TCS launches smart software to cut LED power consumption

LED Streetlight

Tata Consultancy Services (TCS) on Monday unveiled an intelligent software that allows cities to derive greater value from the costly LED lighting by reducing the payback period to almost half.

This would allow cities to invest in other smart city projects, cut energy consumption using self-learning algorithms and improve public safety by responding to real-time changes in traffic, weather and people movement.

“We are just scratching the surface of what is possible when cities intelligently connect urban data sources.
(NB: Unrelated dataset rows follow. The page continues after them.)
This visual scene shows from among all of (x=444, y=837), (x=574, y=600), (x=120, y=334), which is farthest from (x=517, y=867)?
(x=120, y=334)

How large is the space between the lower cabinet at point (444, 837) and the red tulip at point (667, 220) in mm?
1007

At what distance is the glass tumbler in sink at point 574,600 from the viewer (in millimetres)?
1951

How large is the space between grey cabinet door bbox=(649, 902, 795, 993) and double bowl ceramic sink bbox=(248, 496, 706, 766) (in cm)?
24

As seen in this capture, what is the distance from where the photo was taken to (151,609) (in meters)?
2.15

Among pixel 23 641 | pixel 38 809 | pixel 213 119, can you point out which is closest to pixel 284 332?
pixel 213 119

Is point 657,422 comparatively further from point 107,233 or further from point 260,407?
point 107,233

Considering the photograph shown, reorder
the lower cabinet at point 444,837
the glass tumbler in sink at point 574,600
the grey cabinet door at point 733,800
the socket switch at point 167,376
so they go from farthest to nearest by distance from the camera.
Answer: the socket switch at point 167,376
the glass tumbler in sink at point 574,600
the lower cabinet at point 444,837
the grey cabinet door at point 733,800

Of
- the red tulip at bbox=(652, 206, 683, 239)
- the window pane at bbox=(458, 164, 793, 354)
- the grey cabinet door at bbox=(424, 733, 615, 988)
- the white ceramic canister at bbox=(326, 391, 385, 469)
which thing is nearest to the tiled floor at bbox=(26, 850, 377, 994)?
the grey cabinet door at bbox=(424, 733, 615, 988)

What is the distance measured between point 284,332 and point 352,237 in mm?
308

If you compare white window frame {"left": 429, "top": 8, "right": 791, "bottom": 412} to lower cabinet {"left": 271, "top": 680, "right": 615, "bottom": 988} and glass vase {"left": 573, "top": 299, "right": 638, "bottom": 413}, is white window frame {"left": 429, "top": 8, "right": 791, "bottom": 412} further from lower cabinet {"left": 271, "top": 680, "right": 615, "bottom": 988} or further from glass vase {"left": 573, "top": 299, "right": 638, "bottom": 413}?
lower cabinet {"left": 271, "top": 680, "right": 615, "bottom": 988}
Just as we are witnessing in retail, banking and other customer-centric markets, cities will soon deliver a superior experience for digitally savvy citizens and visitors,” Seeta Hariharan, General Manager and Group Head, TCS Digital Software & Solutions Group, said in a statement.

‘The Intelligent Urban Exchange’ (IUX) for ‘Adaptive Streetlight Optimisation’ also helps cities to jump start smart city projects in other domains by leveraging smart streetlight wide area networks (WAN) and a common data analytics platform.

Research firm Northeast Group LLC predicted that over the next 10 years, 280.2 million LED streetlights would be added across 125 countries, reaching a penetration rate of 89 per cent by 2026.

The firm estimated that public LED street lighting represents a $69.5 billion market opportunity over the next decade, with $12.6 billion invested in “smart” networked streetlights from 2016 to 2026.

According to IT industry analyst firm Gartner and its “Smart Cities Look to the Future March 2017” report, by 2020, ten per cent of smart cities would use streetlamps as the backbone for their smart city WAN.

The cloud-based IUX software capitalises on the efforts by cities of all sizes to replace power-hungry conventional streetlights that consume 40-50 per cent of a city’s energy budget.

IUX can deliver an additional 15-25 per cent in savings — on top of the 50 per cent energy savings from LED lighting alone — by optimising streetlight operation using machine learning and predictive analytics on real-time and historic data.